# Afternoon Snow Goose Hunt Video



## nodakoutdoors.com (Feb 27, 2002)

Had a lot of issues with the conversion of the video to Youtube so this one isn't exactly the best footage, but it's funny as heck when Scott takes a goose in the nuts.


----------



## Chuck Smith (Feb 22, 2005)

I am still laughing on this one.

Sorry Delta....but that is funny right there.


----------



## snowbus (Mar 7, 2007)

Nice relaxing video until the nutcracker!

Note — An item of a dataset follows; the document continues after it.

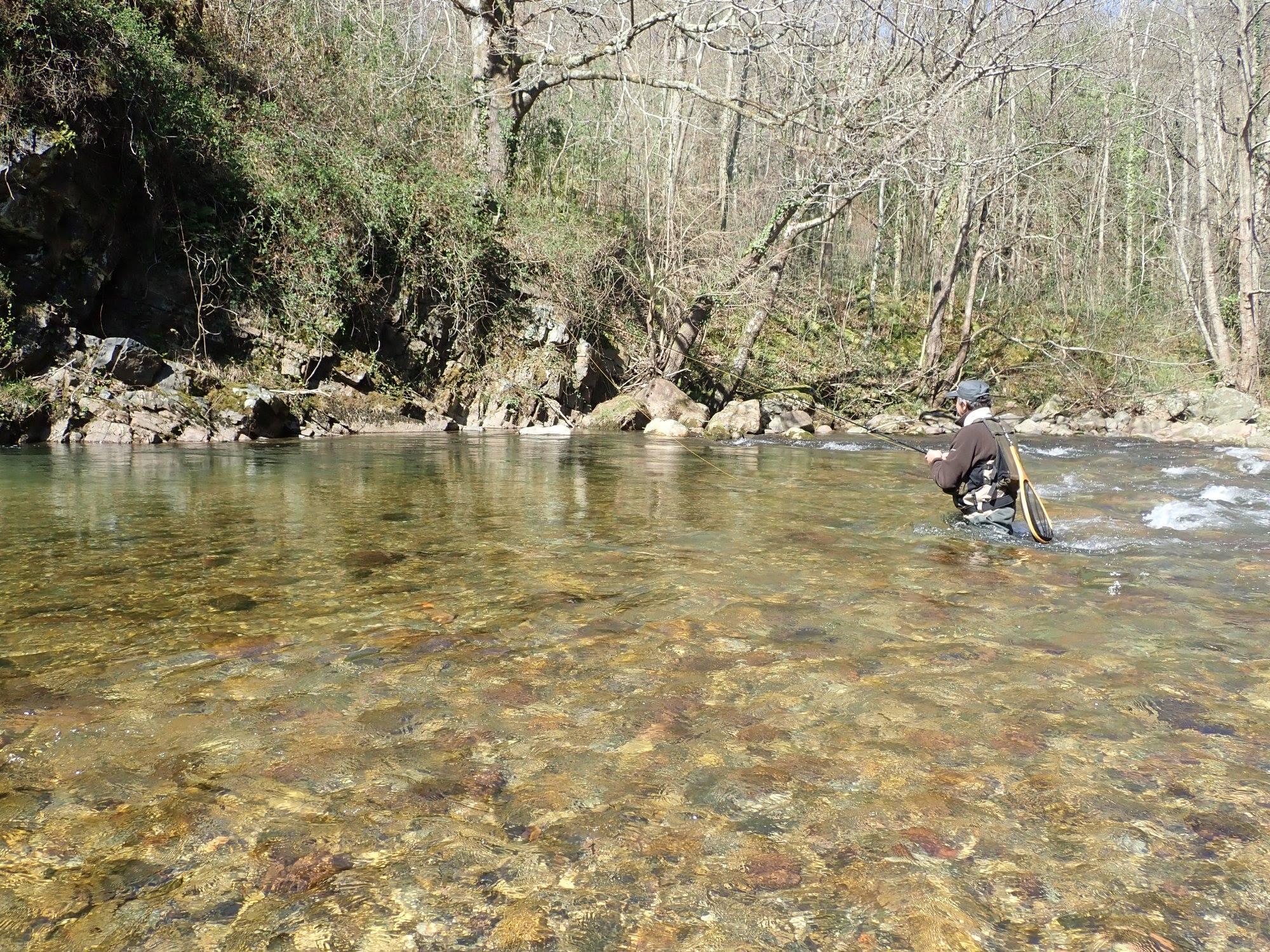 Initiation et perfectionnement de guidage pêche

Thanks for putting it up Chris.


----------



## George Zahradka (Aug 27, 2008)

Very nice....now you got me want to go shoot some snows.....


----------



## snow123geese (Feb 3, 2008)

Nice hunt guys!


----------



## brobones (Mar 10, 2004)

Nice vid Chris, getting hit in the nuts by a falling goose OUCH!!
That slew looks very familiar to me with that old road across it


----------



## J.D. (Oct 14, 2002)

Nice!


----------



## nodakoutdoors.com (Feb 27, 2002)

brobones said:


> Nice vid Chris, getting hit in the nuts by a falling goose OUCH!!
> That slew looks very familiar to me with that old road across it


It's bone dry now.


----------



## brobones (Mar 10, 2004)

Yep but south of there I got a few roosters this year..


----------



## Sasha and Abby (May 11, 2004)

Funny


----------



## PJ (Oct 1, 2002)

That was one of my favorite hunts from that trip! Great memories Chris and Scott! :beer:


----------



## NDfieldHunter38 (Dec 23, 2007)

Funny as hell, I think it should be a sticky


----------



## jgat (Oct 27, 2006)

Nice videos Chris. I am counting the days till spring.


----------